* STORED DATA *
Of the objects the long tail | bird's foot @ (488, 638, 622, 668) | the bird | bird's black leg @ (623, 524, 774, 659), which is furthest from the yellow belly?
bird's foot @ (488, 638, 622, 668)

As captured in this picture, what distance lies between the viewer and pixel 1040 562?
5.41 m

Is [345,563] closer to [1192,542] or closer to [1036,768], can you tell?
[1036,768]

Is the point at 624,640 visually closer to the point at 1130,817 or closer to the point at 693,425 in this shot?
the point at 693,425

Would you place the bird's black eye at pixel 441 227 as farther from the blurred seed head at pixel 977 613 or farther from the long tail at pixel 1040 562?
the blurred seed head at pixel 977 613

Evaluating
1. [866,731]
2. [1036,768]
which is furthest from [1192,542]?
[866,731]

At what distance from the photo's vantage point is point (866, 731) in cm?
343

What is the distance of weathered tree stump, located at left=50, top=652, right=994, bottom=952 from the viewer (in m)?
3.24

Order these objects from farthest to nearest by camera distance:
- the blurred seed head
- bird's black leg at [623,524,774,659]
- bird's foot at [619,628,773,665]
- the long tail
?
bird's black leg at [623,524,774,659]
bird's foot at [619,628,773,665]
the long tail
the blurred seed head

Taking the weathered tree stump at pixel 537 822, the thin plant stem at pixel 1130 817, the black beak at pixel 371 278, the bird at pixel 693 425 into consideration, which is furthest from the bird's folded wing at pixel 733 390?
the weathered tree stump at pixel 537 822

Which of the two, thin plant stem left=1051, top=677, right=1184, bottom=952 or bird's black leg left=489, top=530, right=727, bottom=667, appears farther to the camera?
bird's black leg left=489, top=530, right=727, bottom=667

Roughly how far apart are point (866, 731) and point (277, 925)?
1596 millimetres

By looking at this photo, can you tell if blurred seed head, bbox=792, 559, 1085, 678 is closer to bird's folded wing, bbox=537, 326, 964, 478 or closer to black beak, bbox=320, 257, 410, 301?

* EXERCISE BRIEF *
Keep only the lines from the one containing "At what distance" to the end of the entries, and repeat them exactly.

* SOLVED EXERCISE *
At what distance from the photo's vantage point is point (866, 731) in cm?
343

What is the distance of weathered tree stump, located at left=50, top=652, right=994, bottom=952 from the viewer (in m)?
3.24

Order these objects from farthest to nearest by camera distance:
- the blurred seed head
- bird's black leg at [623,524,774,659]
- bird's foot at [619,628,773,665]
- the long tail
?
bird's black leg at [623,524,774,659]
bird's foot at [619,628,773,665]
the long tail
the blurred seed head

Taking the weathered tree stump at pixel 537 822, the thin plant stem at pixel 1130 817, the black beak at pixel 371 278, the bird at pixel 693 425 into consideration, which is furthest from the bird's folded wing at pixel 733 390?
the weathered tree stump at pixel 537 822

Which of the two, thin plant stem left=1051, top=677, right=1184, bottom=952 or bird's black leg left=489, top=530, right=727, bottom=667, appears farther to the camera?
bird's black leg left=489, top=530, right=727, bottom=667

Roughly how far apart are point (866, 731) and point (277, 925)?
1596 millimetres

By looking at this photo, can you tell if blurred seed head, bbox=792, 559, 1085, 678 is closer to bird's folded wing, bbox=537, 326, 964, 478 or closer to black beak, bbox=320, 257, 410, 301?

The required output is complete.